APPENDIX: An Arcadian Fairy Tale
From On the Discovery of Biological Truth in Fairy Tales,
by Dr. Alan Fallaize (Otterbridge University Press, year 61)
A young girl was taken as a concubine by an older, more powerful man. He was stocky and one of his ears stuck out farther than the other. But she loved him instantly, and in the true meaning of the word.
It was this man’s habit to take and discard young women, who then could leave or stay, according to their choice, as servant to the next mistress. When it was her turn to be discarded, the girl stayed. She did this knowing well the pain that would come from knowing her True Love was sharing a bed with another woman.
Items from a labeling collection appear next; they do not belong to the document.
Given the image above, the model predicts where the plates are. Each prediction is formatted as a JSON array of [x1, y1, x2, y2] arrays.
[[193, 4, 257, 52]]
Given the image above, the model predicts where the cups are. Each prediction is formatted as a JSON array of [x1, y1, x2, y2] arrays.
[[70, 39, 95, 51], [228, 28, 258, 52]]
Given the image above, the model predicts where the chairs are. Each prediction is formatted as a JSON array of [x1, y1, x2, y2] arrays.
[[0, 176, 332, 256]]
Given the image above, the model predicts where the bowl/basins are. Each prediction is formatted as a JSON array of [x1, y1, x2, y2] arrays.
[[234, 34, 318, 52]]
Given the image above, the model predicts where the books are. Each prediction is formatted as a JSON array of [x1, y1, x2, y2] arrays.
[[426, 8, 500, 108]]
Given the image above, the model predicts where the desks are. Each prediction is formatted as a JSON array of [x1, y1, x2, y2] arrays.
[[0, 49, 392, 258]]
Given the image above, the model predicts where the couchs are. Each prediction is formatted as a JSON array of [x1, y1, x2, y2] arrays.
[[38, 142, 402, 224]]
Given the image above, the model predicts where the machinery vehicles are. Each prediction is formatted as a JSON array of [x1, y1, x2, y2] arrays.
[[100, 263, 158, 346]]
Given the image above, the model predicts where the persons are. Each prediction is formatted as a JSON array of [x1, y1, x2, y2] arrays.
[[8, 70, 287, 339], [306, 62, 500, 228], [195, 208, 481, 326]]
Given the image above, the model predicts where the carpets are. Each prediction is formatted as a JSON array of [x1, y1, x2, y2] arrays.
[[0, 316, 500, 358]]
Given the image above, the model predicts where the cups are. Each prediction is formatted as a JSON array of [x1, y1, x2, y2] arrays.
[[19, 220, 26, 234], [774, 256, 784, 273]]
He said he planned to marry this new woman. Still the girl stayed. He took away many of her clothes, and left her with only one shoe. Still she stayed. He moved all the rooms of the house, switching them so she could no longer find the place that was hers. But she knew it was a trick. Patient, still she stayed.
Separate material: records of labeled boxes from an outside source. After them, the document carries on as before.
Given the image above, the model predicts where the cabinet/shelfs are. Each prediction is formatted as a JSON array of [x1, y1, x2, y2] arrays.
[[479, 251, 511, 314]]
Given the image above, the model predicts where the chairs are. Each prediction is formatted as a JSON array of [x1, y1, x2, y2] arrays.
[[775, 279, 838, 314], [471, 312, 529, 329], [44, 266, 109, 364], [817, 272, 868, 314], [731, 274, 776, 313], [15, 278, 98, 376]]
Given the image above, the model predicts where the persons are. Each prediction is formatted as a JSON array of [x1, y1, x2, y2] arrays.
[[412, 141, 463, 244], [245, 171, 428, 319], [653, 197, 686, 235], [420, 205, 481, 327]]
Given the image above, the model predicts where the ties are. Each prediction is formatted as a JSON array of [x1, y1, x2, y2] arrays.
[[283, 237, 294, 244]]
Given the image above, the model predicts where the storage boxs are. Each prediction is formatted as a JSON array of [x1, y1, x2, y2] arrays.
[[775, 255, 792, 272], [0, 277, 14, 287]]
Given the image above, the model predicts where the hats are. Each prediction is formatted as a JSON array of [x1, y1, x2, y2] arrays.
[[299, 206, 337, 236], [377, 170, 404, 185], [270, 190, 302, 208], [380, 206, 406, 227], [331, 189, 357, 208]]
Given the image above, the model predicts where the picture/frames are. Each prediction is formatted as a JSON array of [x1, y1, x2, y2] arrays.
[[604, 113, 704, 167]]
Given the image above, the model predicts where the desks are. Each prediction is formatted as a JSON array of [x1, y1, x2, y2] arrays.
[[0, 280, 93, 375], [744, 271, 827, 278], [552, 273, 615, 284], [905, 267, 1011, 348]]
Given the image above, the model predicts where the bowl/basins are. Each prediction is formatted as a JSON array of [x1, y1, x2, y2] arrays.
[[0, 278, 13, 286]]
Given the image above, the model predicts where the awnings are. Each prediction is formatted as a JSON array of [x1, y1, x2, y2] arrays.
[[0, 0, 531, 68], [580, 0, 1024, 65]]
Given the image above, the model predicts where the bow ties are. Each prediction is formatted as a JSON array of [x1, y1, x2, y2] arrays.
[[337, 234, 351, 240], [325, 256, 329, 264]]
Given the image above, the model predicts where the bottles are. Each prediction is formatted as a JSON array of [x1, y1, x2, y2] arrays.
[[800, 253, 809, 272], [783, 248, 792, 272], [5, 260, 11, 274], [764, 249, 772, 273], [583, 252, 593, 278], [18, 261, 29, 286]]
On the day of the wedding, she saw the man was old, grizzled, graying, and this made her feel more tenderly toward him even than before. But now she knew, by these signs, that time was running out, and unless she took charge and told him of his folly, it would be too late for happiness.
Accordingly, she told him: I am your Real Love. If you do not realize this, and send the other women on their way, and begin a true life with me, it will be too late, and you will miss your True Life and Happiness.
He looked at her and saw it was true. And he did as she said. And they had their True Life and were happy, so far as it is possible in this life to be.